Before: Three independent Tween elevators, transform parenting, no velocity on walk-off, crushers using raw overlap tests. Metrics: 38% shaft completion, 22% of deaths flagged “unfair” in exit survey.

Changes:

Unified shaft_phase timeline for all three platforms.
Switched to delta-position rider move in fixed tick; unparent on jump edge.
Horizontal carry 1.0, vertical carry 0.65 on jump-off; walk-off inherits horizontal only.
Crush damage gated on descending + armed ceiling state; 200 ms telegraph rumble.
Boarding cue: floor light pulses 400 ms before departure.
Widened second platform landing by 0.25 tiles after telemetry showed near-miss cluster.
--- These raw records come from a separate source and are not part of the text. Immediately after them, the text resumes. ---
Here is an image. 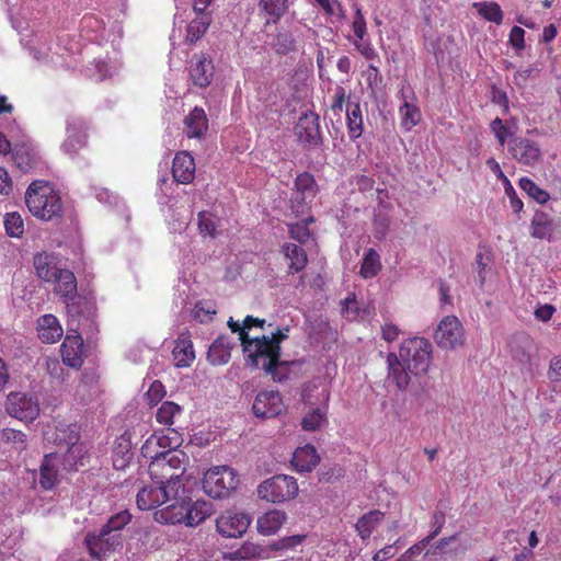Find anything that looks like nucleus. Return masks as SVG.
<instances>
[{
  "label": "nucleus",
  "instance_id": "nucleus-40",
  "mask_svg": "<svg viewBox=\"0 0 561 561\" xmlns=\"http://www.w3.org/2000/svg\"><path fill=\"white\" fill-rule=\"evenodd\" d=\"M283 252L285 256L290 261L288 266L290 273H298L306 267L308 263V256L306 251L300 245L295 243H286L283 247Z\"/></svg>",
  "mask_w": 561,
  "mask_h": 561
},
{
  "label": "nucleus",
  "instance_id": "nucleus-64",
  "mask_svg": "<svg viewBox=\"0 0 561 561\" xmlns=\"http://www.w3.org/2000/svg\"><path fill=\"white\" fill-rule=\"evenodd\" d=\"M355 305H356V300H355V297H346L344 300H342L341 302V310H342V313L347 317L348 319H354L357 317L358 312H357V308H355Z\"/></svg>",
  "mask_w": 561,
  "mask_h": 561
},
{
  "label": "nucleus",
  "instance_id": "nucleus-62",
  "mask_svg": "<svg viewBox=\"0 0 561 561\" xmlns=\"http://www.w3.org/2000/svg\"><path fill=\"white\" fill-rule=\"evenodd\" d=\"M505 193L510 199L511 207L514 213H519L523 209V202L517 196L514 187L512 186L511 182L505 183Z\"/></svg>",
  "mask_w": 561,
  "mask_h": 561
},
{
  "label": "nucleus",
  "instance_id": "nucleus-61",
  "mask_svg": "<svg viewBox=\"0 0 561 561\" xmlns=\"http://www.w3.org/2000/svg\"><path fill=\"white\" fill-rule=\"evenodd\" d=\"M525 31L519 26H514L510 32V44L517 50L525 47Z\"/></svg>",
  "mask_w": 561,
  "mask_h": 561
},
{
  "label": "nucleus",
  "instance_id": "nucleus-33",
  "mask_svg": "<svg viewBox=\"0 0 561 561\" xmlns=\"http://www.w3.org/2000/svg\"><path fill=\"white\" fill-rule=\"evenodd\" d=\"M172 354L176 367H188L195 358L193 343L190 337L182 334L178 339Z\"/></svg>",
  "mask_w": 561,
  "mask_h": 561
},
{
  "label": "nucleus",
  "instance_id": "nucleus-14",
  "mask_svg": "<svg viewBox=\"0 0 561 561\" xmlns=\"http://www.w3.org/2000/svg\"><path fill=\"white\" fill-rule=\"evenodd\" d=\"M318 192V184L312 174L308 172L298 174L295 180V193L293 197L294 202L298 203V206H295L296 211H304V206L311 204Z\"/></svg>",
  "mask_w": 561,
  "mask_h": 561
},
{
  "label": "nucleus",
  "instance_id": "nucleus-8",
  "mask_svg": "<svg viewBox=\"0 0 561 561\" xmlns=\"http://www.w3.org/2000/svg\"><path fill=\"white\" fill-rule=\"evenodd\" d=\"M433 336L442 350L455 351L462 347L466 342L463 325L456 316L444 317Z\"/></svg>",
  "mask_w": 561,
  "mask_h": 561
},
{
  "label": "nucleus",
  "instance_id": "nucleus-25",
  "mask_svg": "<svg viewBox=\"0 0 561 561\" xmlns=\"http://www.w3.org/2000/svg\"><path fill=\"white\" fill-rule=\"evenodd\" d=\"M289 0H260L259 12L265 19V24H276L288 11Z\"/></svg>",
  "mask_w": 561,
  "mask_h": 561
},
{
  "label": "nucleus",
  "instance_id": "nucleus-59",
  "mask_svg": "<svg viewBox=\"0 0 561 561\" xmlns=\"http://www.w3.org/2000/svg\"><path fill=\"white\" fill-rule=\"evenodd\" d=\"M345 98H346L345 89L341 85H336L335 92H334V100H333V103L331 104V110L337 116H340L341 113L343 112V105L345 102Z\"/></svg>",
  "mask_w": 561,
  "mask_h": 561
},
{
  "label": "nucleus",
  "instance_id": "nucleus-54",
  "mask_svg": "<svg viewBox=\"0 0 561 561\" xmlns=\"http://www.w3.org/2000/svg\"><path fill=\"white\" fill-rule=\"evenodd\" d=\"M198 229L204 236H215L216 220L211 214L202 211L198 214Z\"/></svg>",
  "mask_w": 561,
  "mask_h": 561
},
{
  "label": "nucleus",
  "instance_id": "nucleus-46",
  "mask_svg": "<svg viewBox=\"0 0 561 561\" xmlns=\"http://www.w3.org/2000/svg\"><path fill=\"white\" fill-rule=\"evenodd\" d=\"M182 409L179 404L165 401L163 402L156 413L158 423L171 426L174 423V417L181 413Z\"/></svg>",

After: 81% completion, unfair-death reports down 74%, median retry count per player dropped from 4.1 to 1.6. Level design change (wider landing) contributed an estimated 8 points; code fixes contributed the rest.

Technique decision table

Goal	Prefer	Avoid
Deterministic factory/gauntlet elevators	Kinematic path + phase clock + delta rider move	Independent tweens per platform
Fair jump between shuttles	Velocity inheritance + coyote on platform edge	Zero carry on dismount
Vertical variety without new code	Bounce pads for launches; moving platforms for timing puzzles	Using elevators where a static jump arc suffices
Organic wobble (seesaw, boat deck)	Physics motor with capped forces + manual rider velocity	Pure parenting on dynamic bodies
Crush hazard readability	Relative velocity crush + state-gated damage + telegraph	Static overlap crush on moving geometry
Netplay platform puzzles	`f(tick)` path function + sim-tick carry	Replicated transform lerp for gameplay logic
Teaching a new traversal verb	Single slow platform, clear wait, safe floor	Three-platform chain as first introduction

Pitfalls

Update vs FixedUpdate split — platform and character must integrate on the same tick; split causes elevator jitter.
Parenting without jump unparent — player stays child while drop-through falling; always unparent on jump input.
Ignoring walk-off carry — walking off the edge needs horizontal platform velocity merged into player velocity.
Independent platform timers — chains drift; use one phase clock or master timeline.
Crush without relative motion — overlap alone kills during benign contact; gate on closing speed and platform state.
One-way pass-through during descent — riders fall through the surface they stand on; disable pass-through for grounded riders.
Rotating platforms + euler lock — parenting to spinning discs gimbal-locks camera; prefer delta rotation on rider offset.
No boarding telegraph — sudden departure feels cheap; add light, SFX, or shake before motion.
Soft-lock in elevator — doors close with player inside and no exit; timeout open or crush override required.

Production checklist

Pick kinematic path sim unless physics reaction is a core verb.
Integrate platform motion in the same fixed tick as the character controller.
Track grounded riders via collision contacts, not triggers alone.
Apply delta position each frame; unparent on jump edge, not on airborne.
Merge platform velocity into player velocity on jump and walk-off.
Expose per-platform horizontal and vertical carry multipliers in level data.
Define path modes: loop, ping-pong, one-shot; document wait times per node.
Synchronize multi-platform chains with a shared phase or timeline ID.
Gate crushers on platform state, relative velocity, and player hurtbox height.
Telegraph motion 300–500 ms before departure on player-facing elevators.
Test drop-through, jump, dash, and knockback off each moving surface.
Log near-miss landings (distance to ledge) in playtest telemetry.
For netplay, derive platform pose from f(tick); inherit carry on sim tick.
Regression-test with frame-step debug overlay showing platform and rider velocity vectors.

Key takeaways

Moving platforms are reference-frame problems — position delta and velocity inheritance matter more than mesh animation.
Kinematic paths with a shared phase clock beat independent tweens for multi-platform puzzles.
Walk-off and jump-off both need carry — Harbor Foundry’s miss rate was mostly zero horizontal speed on dismount.
Crush hazards must use relative motion and state gates — static overlap on moving geometry reads as broken collision.
Pair with coyote time and one-way rules from your broader platformer feel toolkit for a coherent vertical level.